The group was born out of frustration. Harris and Butler told Black and Missing that there are support groups if you are an alcoholic or if someone in your family has been murdered, but Harris and Butler could not find a similar group for families of the missing.

Harris thought something needed to be done about it.

“I didn’t know how to go about doing it,” she said. “And thank God, Natalie was there.”

It’s not a surprise that Black and Missing was there for Harris and Butler.
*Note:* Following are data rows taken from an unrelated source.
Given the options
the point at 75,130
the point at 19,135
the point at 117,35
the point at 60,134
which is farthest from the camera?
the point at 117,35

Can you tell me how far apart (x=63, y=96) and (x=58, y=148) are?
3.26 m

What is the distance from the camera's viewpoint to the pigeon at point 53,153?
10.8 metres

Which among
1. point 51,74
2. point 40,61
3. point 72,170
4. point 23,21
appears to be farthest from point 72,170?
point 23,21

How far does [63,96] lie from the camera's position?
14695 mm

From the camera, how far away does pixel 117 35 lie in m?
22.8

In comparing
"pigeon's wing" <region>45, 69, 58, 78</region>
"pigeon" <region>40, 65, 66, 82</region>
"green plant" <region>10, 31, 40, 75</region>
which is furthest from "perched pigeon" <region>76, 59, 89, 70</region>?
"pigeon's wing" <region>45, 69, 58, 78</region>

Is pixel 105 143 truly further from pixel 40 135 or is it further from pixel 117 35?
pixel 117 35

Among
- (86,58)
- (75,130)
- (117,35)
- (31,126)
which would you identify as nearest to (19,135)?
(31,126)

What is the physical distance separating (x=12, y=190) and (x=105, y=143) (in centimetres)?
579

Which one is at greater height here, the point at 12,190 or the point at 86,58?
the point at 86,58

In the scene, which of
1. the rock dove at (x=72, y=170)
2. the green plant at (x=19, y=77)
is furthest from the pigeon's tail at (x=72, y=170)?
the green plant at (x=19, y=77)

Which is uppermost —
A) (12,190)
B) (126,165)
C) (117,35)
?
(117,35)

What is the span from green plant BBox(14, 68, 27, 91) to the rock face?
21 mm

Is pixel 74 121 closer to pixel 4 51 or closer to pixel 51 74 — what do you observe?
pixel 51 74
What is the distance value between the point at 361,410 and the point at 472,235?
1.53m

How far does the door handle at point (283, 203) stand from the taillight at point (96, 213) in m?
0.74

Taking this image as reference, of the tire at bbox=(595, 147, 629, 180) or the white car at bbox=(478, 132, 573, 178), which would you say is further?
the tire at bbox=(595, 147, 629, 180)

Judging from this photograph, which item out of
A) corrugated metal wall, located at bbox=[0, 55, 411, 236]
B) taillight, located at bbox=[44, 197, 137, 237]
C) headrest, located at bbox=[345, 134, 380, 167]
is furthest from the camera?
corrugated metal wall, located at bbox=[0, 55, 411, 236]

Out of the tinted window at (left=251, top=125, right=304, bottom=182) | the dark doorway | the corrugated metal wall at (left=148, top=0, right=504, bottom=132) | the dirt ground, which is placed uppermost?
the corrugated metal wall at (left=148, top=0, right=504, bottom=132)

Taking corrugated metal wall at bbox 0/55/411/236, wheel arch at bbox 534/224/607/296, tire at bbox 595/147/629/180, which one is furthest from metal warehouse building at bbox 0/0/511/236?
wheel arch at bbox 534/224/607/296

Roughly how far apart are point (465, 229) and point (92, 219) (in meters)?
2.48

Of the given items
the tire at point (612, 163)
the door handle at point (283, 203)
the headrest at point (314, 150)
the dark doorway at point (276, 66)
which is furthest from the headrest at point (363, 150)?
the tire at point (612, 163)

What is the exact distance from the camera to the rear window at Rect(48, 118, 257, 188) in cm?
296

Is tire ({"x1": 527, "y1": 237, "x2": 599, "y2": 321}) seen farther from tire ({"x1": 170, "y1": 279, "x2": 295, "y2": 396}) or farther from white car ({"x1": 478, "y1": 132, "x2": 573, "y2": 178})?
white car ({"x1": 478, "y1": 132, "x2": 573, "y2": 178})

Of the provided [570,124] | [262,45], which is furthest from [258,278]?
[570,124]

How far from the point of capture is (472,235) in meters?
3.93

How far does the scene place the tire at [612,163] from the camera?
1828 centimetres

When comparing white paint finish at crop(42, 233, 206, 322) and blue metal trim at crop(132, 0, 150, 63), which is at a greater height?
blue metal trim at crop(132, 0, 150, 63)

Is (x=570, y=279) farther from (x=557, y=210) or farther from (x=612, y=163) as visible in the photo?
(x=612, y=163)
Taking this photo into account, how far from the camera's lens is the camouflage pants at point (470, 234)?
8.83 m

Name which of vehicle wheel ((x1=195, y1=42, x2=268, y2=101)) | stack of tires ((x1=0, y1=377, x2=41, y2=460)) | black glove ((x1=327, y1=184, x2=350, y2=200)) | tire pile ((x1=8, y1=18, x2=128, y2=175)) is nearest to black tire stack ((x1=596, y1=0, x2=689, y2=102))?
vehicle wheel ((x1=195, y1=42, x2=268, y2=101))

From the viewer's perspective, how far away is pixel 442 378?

The organization has been there for people of color going back to 2008. I came across the work of Black and Missing late in 2011 when I was involved in the search for a young teen and found them to be a tremendous asset and one of the most helpful organizations in the search for missing children.

Black and Missing has wonderful a website, rich in resources for searching parents: a checklist in case you suspect a loved one to be missing, a simple form for creating a missing persons flyers and link to Find Your Missing Child for help with social media.

The Between Grace and Grief support group is a physical extension of the exemplary work that Black and Missing does to help and support the families of the missing.

“My grandson still calls me,” said Harris. “‘Grandma, I miss my mommy and I don’t know what to do.’ What am I supposed to tell my grandson?”

With the work these organizations are doing, people like Harris’s grandson has a place to go to when the grief overwhelms them. He, and others like him, can find support from people understand better than anyone should.

The grief of a missing family member cannot be healed through the traditional grief process. But organizations like Black and Missing, The Missing Children Network and The Center for Hope are helping people cope with tragedy on a daily basis.